Today, the Department of Health and Human Services Office of Inspector General (OIG) released a report showing that Medicare Advantage (MA) plan use of prior authorization sometimes delayed or denied beneficiary coverage or provider payment for Medicare-covered services. Such delays or denials can cause negative health outcomes, increase costs and contribute to provider burn-out by interfering with medically necessary care, burdening both beneficiaries and providers, and creating friction in the system.
OIG found that 13% of the prior authorization denials in a sample from 2019 met Medicare coverage rules and would have been covered if the beneficiary had been in traditional Medicare. MA plans are permitted to have their own coverage rules but must be “no more restrictive than original Medicare.” When experts reviewed the sample cases, they determined that MA plans used additional medical criteria for their decisions and required more documentation than needed to demonstrate medical necessity. OIG found that three service types were very commonly represented among the denials: advanced imaging like MRIs and CT scans; care in nursing or rehabilitation facilities after hospitalization; and injections. In the case of injections in particular, the reviewers found that MA plans misapplied Medicare coverage rules.
In addition, OIG found that 18% of the provider payment denials in a sample also from 2019 met both Medicare and MA billing rules.
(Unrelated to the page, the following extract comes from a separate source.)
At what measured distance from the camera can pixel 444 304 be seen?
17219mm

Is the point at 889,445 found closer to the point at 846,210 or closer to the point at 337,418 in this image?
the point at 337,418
These denials were often caused by human or computer error at the MA organization. OIG estimates that providers face over a million inappropriate payment denials each year.
MA plans did reverse their own decisions at times, either spontaneously or after appeals. OIG found that plans reversed 3% of prior authorization denials. While those denials that met Medicare coverage rules and were appealed were reversed, many more were never appealed. Even reversals come at a cost. The biggest risk is, of course, a delay in care for the person with Medicare and resulting negative health outcomes. But appeals processes are also burdensome for beneficiary and provider alike, creating stress, expense, and extra work, and likely leading some people with Medicare to stop pursuing the care they need. Even more broadly, when plans inappropriately deny claims or have more burdensome documentation requirements or restrictive criteria, that behavior can have chilling effects on providers’ willingness to prescribe or provide a treatment or can cause providers to spend additional time and resources “over proving” claims to avoid denials.
Based on their samples, OIG estimates that tens of thousands of beneficiaries receive an inappropriate denial every year. A 2018 OIG report came to similar conclusions, but CMS has failed to take sufficient action to address this problem. Administrative burdens may contribute, deliberately or by chance, to people in MA leaving for traditional Medicare if they are in poorer health or at the end of life. OIG recommends tightening audit standards on MA plans and establishing firmer guidance about MA coverage criteria. They also recommend that MA plans be directed to review their processes and systems to avoid many of the payment errors in the samples.
At Medicare Rights, we urge Congress and the Administration to take very seriously the risk such patterns of inappropriate denials pose to people with Medicare and the program as a whole, especially as MA plans grow in popularity. Beneficiaries must be able to access the care they need and cannot be trapped in appeals processes that create burden and stress. As OIG itself notes: “A central concern about the capitated payment model used in Medicare Advantage is the potential incentive for Medicare Advantage Organizations (MAOs) to deny beneficiary access to services and deny payments to providers in an attempt to increase profits.”